Yet another firmware loading error, but this time, the file is there. It is located at /lib/firmware/intel/sof/sof-cfl.ri, so I am not sure what to do.

----------

## halcon

 *Zazu wrote:*   

> After I disabled CONFIG_SND_SOC_INTEL_SKYLAKE_HDAUDIO_CODE in the kernel,.. 

 

Have you assigned to all CONFIG_SND_SOC* symbols the same values as in ShadowHawkBV's .config?

----------

## Zazu

After tweaking some parts of his config, I got everything to work! I'm so happy, thank you for helping me.  :Very Happy: 

----------

## halcon

 *Zazu wrote:*   

> After tweaking some parts of his config, I got everything to work! I'm so happy, thank you for helping me. 

 

Finally, congratulations!

Please don't forget to mark the topic as "solved".

BTW, Aren't you registered at the Gentoo's Wiki? I am not and I think to correct that... I remember, in other topic, it was said that it would be good to post the info there. As nobody replied to my question about default choices in gentoo-sources, you could at least make a page for SOF Audio, with the "kernel" chapter.

----------

## Zazu

I will try to do that tomorrow.

----------
________________
### [ASSIGNED TASK 1]
According to the forum thread, at what path is the firmware file sof-cfl.ri located?
### [ASSIGNED TASK 2]
Transcribe the passage of the forum thread starting with "Yet another firmware" and going on through "in ShadowHawkBV's .config?".
The material that comes after the forum thread has no connection to it.

### [RECORDED DATA]
________________
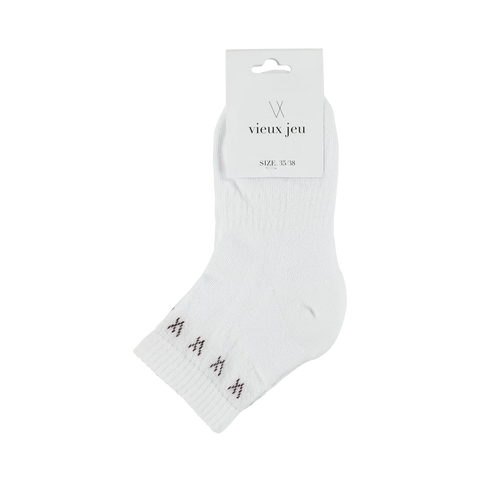 Mel Mid Socks - White/Burgundy Logo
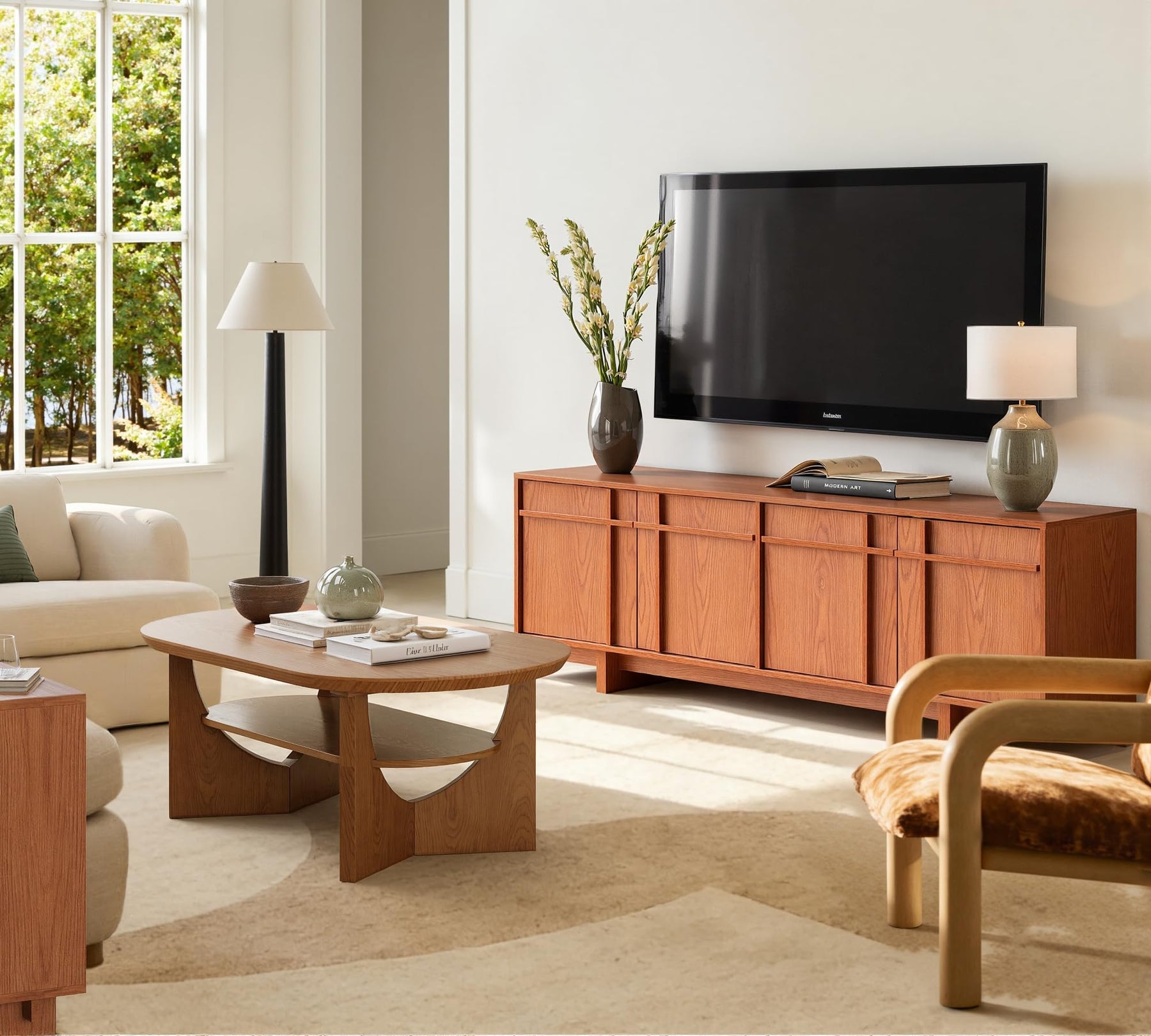 Vitalikus 65.6" Mid Century Modern TV Stand for 75 Inch TV, Walnut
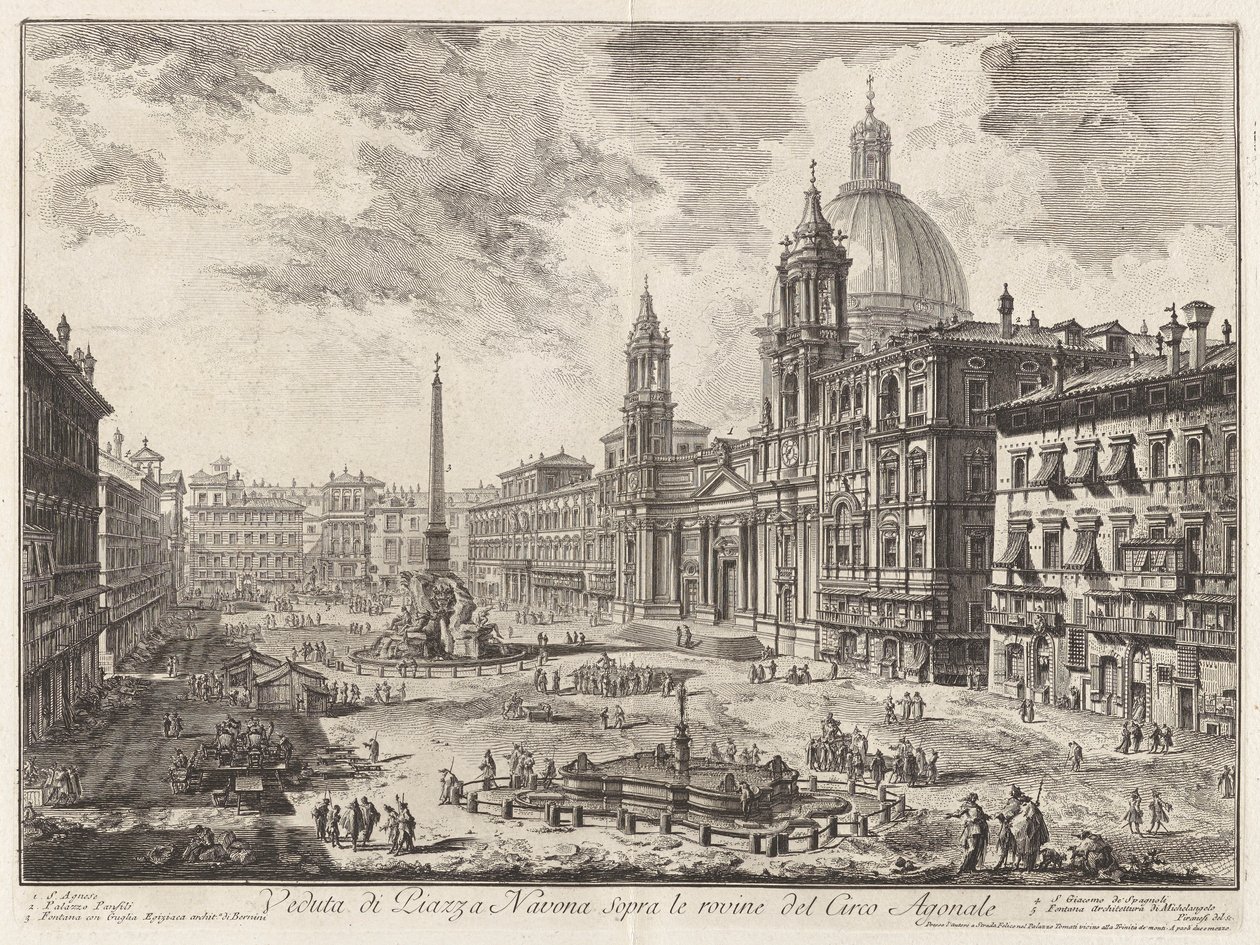 Pohled na náměstí Piazza Navona nad ruinami cirkusu Domitian, z Vedute di Roma (Pohledy na Řím) od Giovanni Battista Piranesi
________________
### [ANSWER BOX 1]
/lib/firmware/intel/sof/sof-cfl.ri

### [ANSWER BOX 2]
Yet another firmware loading error, but this time, the file is there. It is located at /lib/firmware/intel/sof/sof-cfl.ri, so I am not sure what to do.

----------

## halcon

 *Zazu wrote:*   

> After I disabled CONFIG_SND_SOC_INTEL_SKYLAKE_HDAUDIO_CODE in the kernel,.. 

 

Have you assigned to all CONFIG_SND_SOC* symbols the same values as in ShadowHawkBV's .config?